You start studying up on evolutionary psychology theories only when you’re interested in bettering your chance with the girl next door. You take statistics and probability a lot more seriously when you’re option trading with real cash. Concepts like statistical significance suddenly click when you run a digital advertising campaign and you have to make decisions based on data such as 100 uniques.

You don’t hire a fitness coach who is overweight. You don’t hire a dating consultant that can’t talk to women.
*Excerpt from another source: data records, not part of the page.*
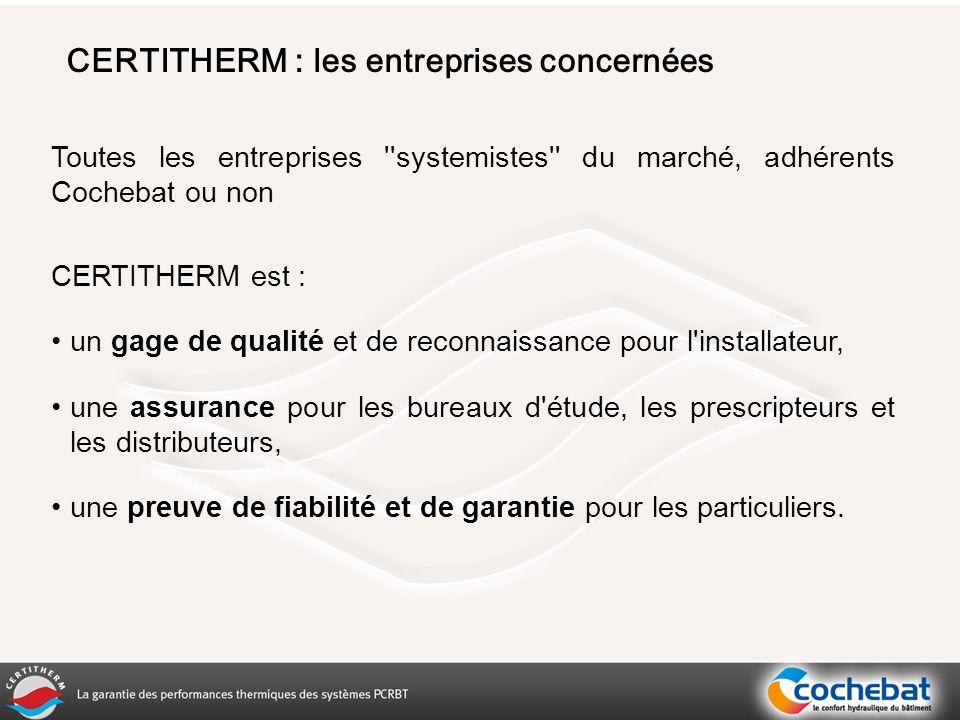 CERTITHERM : les entreprises concernées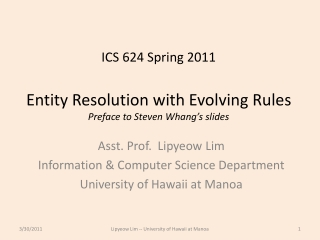 ICS 624 Spring  2011 Entity Resolution with Evolving Rules Preface  to Steven  Whang's  slides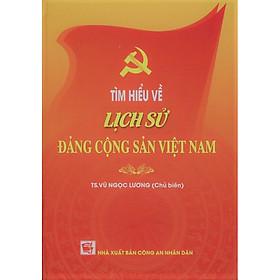 Tìm Hiểu Về Lịch Sử Đảng Cộng Sản Việt Nam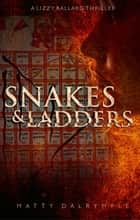 Snakes and Ladders - The Lizzy Ballard Thrillers, #2 ebook by Matty Dalrymple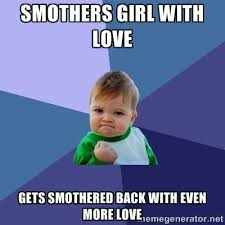 smothers girl with love gets smothered back with even more love ... via Relatably.com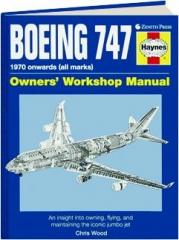 BOEING 747: Owners' Workshop Manual
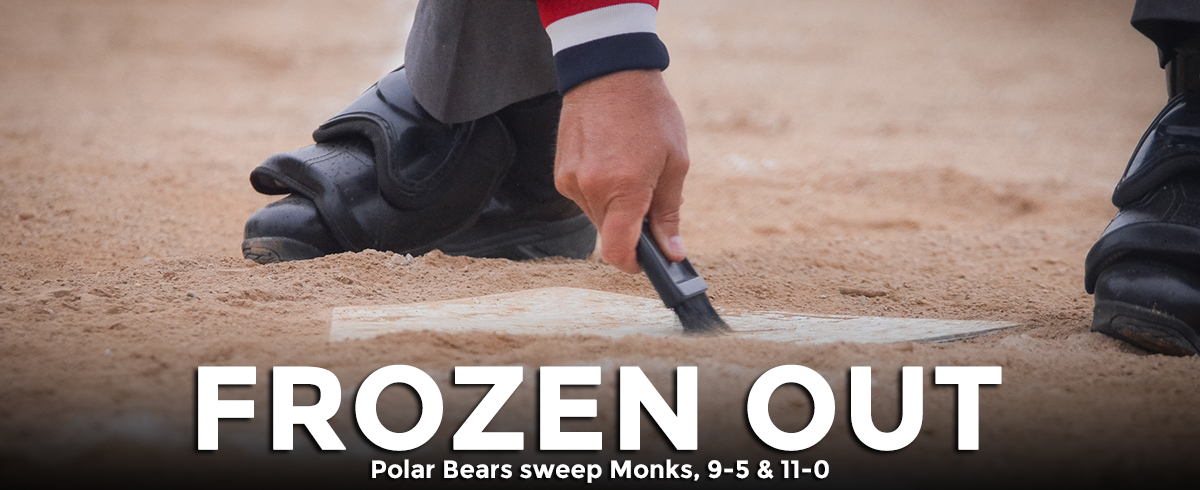 Polar Bears Sweep Monks, 9-5 & 11-0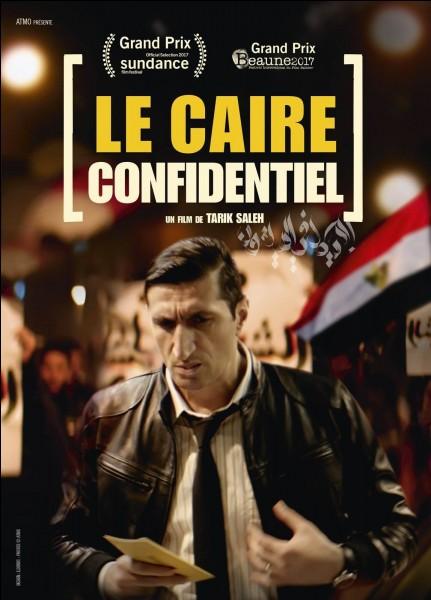 """""""Le Caire confidentiel"""" est un long-métrage réalisé par Tarik Saleh."""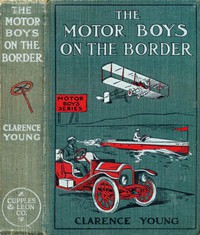 Cover of The Motor Boys on the Border; Or, Sixty Nuggets of Gold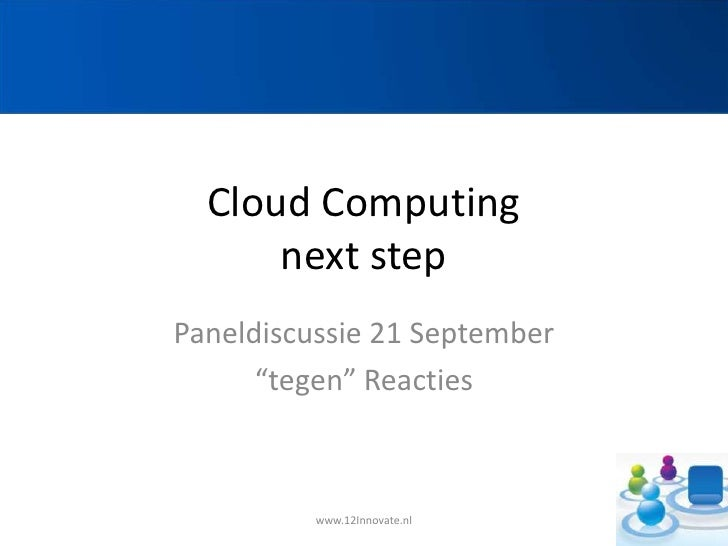 "CloudComputingnext step<br />Paneldiscussie 21 September<br />""tegen"" Reacties<br />www.12Innovate.nl<br />"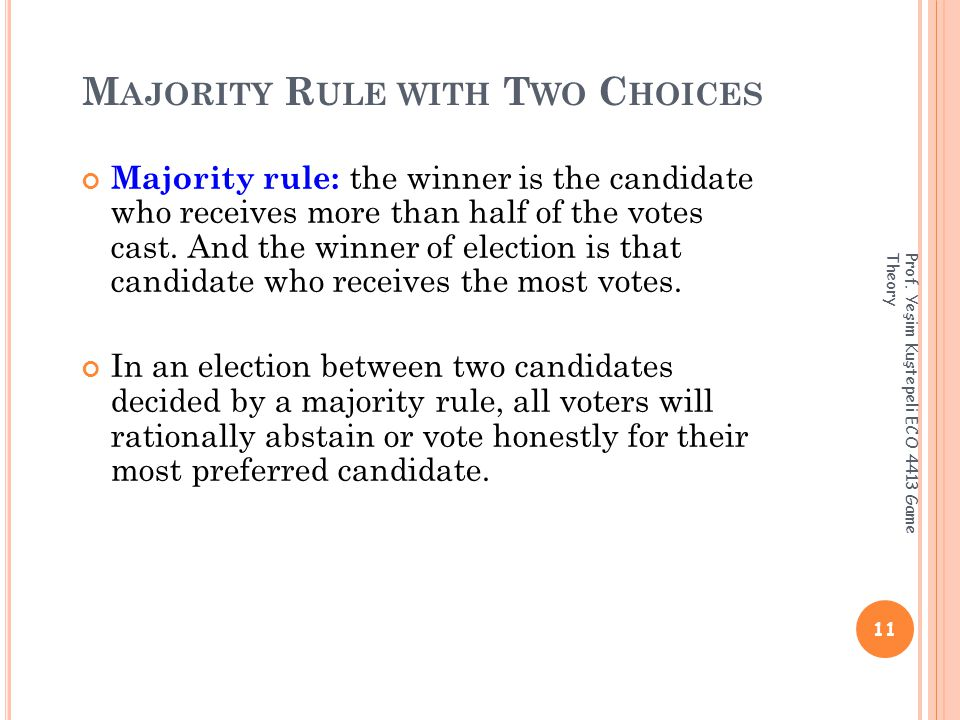 M AJORITY R ULE WITH T WO C HOICES Majority rule: the winner is the candidate who receives more than half of the votes cast.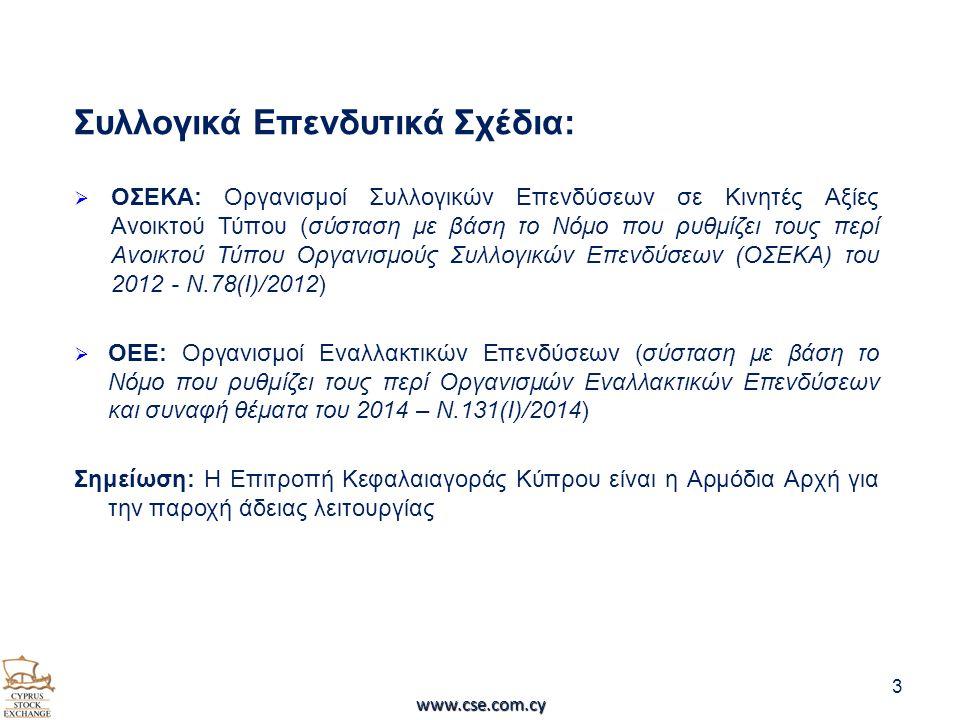 Συλλογικά Επενδυτικά Σχέδια:  ΟΣΕΚΑ: Οργανισμοί Συλλογικών Επενδύσεων σε Κινητές Αξίες Ανοικτού Τύπου (σύσταση με βάση το Νόμο που ρυθμίζει τους περί Ανοικτού Τύπου Οργανισμούς Συλλογικών Επενδύσεων (ΟΣΕΚΑ) του 2012 - N.78(I)/2012)  ΟΕΕ: Οργανισμοί Εναλλακτικών Επενδύσεων (σύσταση με βάση το Νόμο που ρυθμίζει τους περί Οργανισμών Εναλλακτικών Επενδύσεων και συναφή θέματα του 2014 – Ν.131(Ι)/2014) Σημείωση: Η Επιτροπή Κεφαλαιαγοράς Κύπρου είναι η Αρμόδια Αρχή για την παροχή άδειας λειτουργίας 3 www.cse.com.cy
You’ll rather have a business partner that has done 700 deals compared to a student with first-class honours in a Harvard business degree.

Academia in Singapore

I found out really quickly that academic pursuit in Singapore is dry and mechanical, both academically and culturally. Everyone goes to class, nods their head, goes home and attempts to memorize for examinations. The students are more interested in scoring for assignments as compared to having an active discussion of the course material.

Not to mention that the examinations are structured in a way that promotes regurgitation as opposed to real-world application. Now, don’t get me wrong. I enjoyed reading the research in academic textbooks. However, I found myself refusing to memorize and regurgitate content for examinations. Content that can be Googled in a couple of minutes. I don’t disagree with Universities, however, the heavy emphasis on examinations in Singapore that are based on rote learning, essays assignments that promote style over substance makes my eyes bawl.

Now that I’m a lot older (hence, giving less of a fuck) I’m persuaded that the education system and education culture in Singapore aren’t equipped for real learning. It’s no surprise that a huge percentage of successful Singaporean entrepreneurs that I know of didn’t come from stellar academic backgrounds.

I didn’t learn my lesson. The academic system and culture in Singapore never worked out for me since I was a teenager. Perhaps ac-ing and b-ing my grades in a Summer program in Berkeley persuaded me otherwise, I naively thought that the Singaporean and US education system (and culture) are similar. I’m currently deciding if I should put the books to rest, go to Russia, get drunk with Russians, have skin in the game and finish up a pursuit I quit on a couple of years ago (solely for bragging rights).